Quick Fixes

Free Software, Writing and other Stuff

Linux InsideSoftwareTutorials

Script-Fu: Converting PDFs to (pretty) Previews with ImageMagick

Say you publish articles, or books, or pamphlets. Say a lot of your work is tied up in hefty PDFs that don’t look good on the web. You can still showcase your work in an appealing way on your website by using ImageMagick’s seemingly infinite box of tricks.

If you write books or for magazines, or your artwork is featured in a publication, you will often find you are not at liberty to distribute your own work, since the distribution rights will belong to your publisher. However, you can still showcase your work in the shape of a preview. By using ImageMagick you can convert a PDF of your writing or art into an appealing image and display it on your website.

This method is also a good way to present your work using a really light file. I mean, check it out: the original PDF I use in this example weighs over 11 MBs, but the generated JPG you can see under these lines weighs less than 2, and everybody likes fast loading websites, right?

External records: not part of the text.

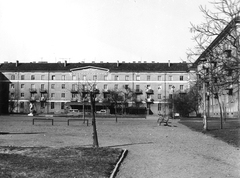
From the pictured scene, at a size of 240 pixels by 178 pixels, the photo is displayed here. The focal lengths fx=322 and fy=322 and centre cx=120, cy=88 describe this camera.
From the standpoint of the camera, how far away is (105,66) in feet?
259

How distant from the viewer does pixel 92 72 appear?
75.7 meters

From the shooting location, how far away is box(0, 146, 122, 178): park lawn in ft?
24.6

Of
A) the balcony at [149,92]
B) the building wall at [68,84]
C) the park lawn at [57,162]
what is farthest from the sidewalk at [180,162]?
the building wall at [68,84]

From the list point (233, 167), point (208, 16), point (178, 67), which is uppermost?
point (178, 67)

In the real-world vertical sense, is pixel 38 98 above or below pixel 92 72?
below

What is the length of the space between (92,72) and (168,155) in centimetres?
6567

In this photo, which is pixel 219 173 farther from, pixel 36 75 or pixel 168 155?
pixel 36 75

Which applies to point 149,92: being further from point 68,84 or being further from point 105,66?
point 68,84

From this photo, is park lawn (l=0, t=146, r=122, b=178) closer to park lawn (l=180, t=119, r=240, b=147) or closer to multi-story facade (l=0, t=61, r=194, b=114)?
park lawn (l=180, t=119, r=240, b=147)

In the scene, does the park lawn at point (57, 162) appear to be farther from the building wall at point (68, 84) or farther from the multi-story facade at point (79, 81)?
Result: the building wall at point (68, 84)

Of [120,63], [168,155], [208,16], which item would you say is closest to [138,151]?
[168,155]

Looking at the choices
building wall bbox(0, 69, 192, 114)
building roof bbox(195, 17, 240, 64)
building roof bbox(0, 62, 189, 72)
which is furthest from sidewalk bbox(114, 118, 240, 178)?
building roof bbox(0, 62, 189, 72)

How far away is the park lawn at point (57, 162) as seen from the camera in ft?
24.6

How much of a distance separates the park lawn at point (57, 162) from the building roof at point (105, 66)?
6544cm
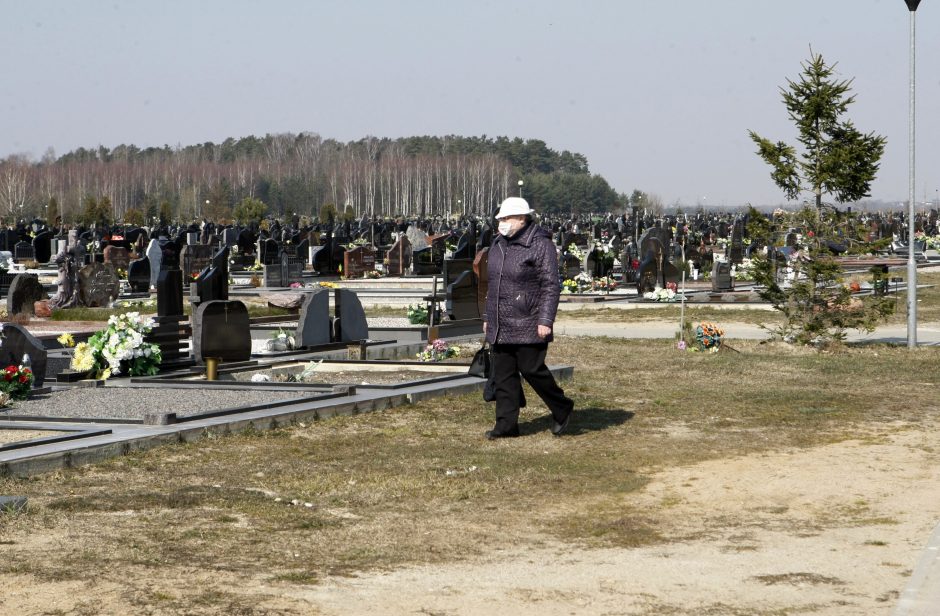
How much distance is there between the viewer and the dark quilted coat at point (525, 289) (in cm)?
1072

This is what we want to do: Automatically transform a PDF into an eye-catching, ultralight graphic to showcase your work.
This is what we want to do: Automatically transform a PDF into an eye-catching, ultralight graphic to showcase your work.

Pretty Pages

To get started, let’s take one of my own articles, a six page PDF, and feed it to ImageMagick’s convert and see what happens:

convert your.pdf yourimage.png

Turns out convert is clever enough to break the PDF into separate images, one image per page. So, the instruction above will give you…

yourimage-0.png
yourimage-1.png
yourimage-2.png
yourimage-3.png
yourimage-4.png
yourimage-5.png

That is, as many images as pages your original document contains.

This is a good first step in the right direction, but look how the first page of the original PDF and the first image generated by convert compare:

Converting from PDF to images is not so straightforward. Look at all those pixels!
Converting from PDF to images is not so straightforward. Look at all those pixels!

You’ll notice two things: (1) the resolution is shot to hell in the image (on the right — the PDF is on the left) and (2) the colours are all wrong.

The former you can solve with the -density option:

convert -density 300 your.pdf yourimage.png

ImageMagick takes 72 dpi as the default density for vector-based images (such as PDFs) when it converts them to bitmaps. This was okay back in the day when screens where 1024×768 or an image on the web could make your 56K modem choke, burst into flames, and die, but nowadays it’s way to low and results in chunky images.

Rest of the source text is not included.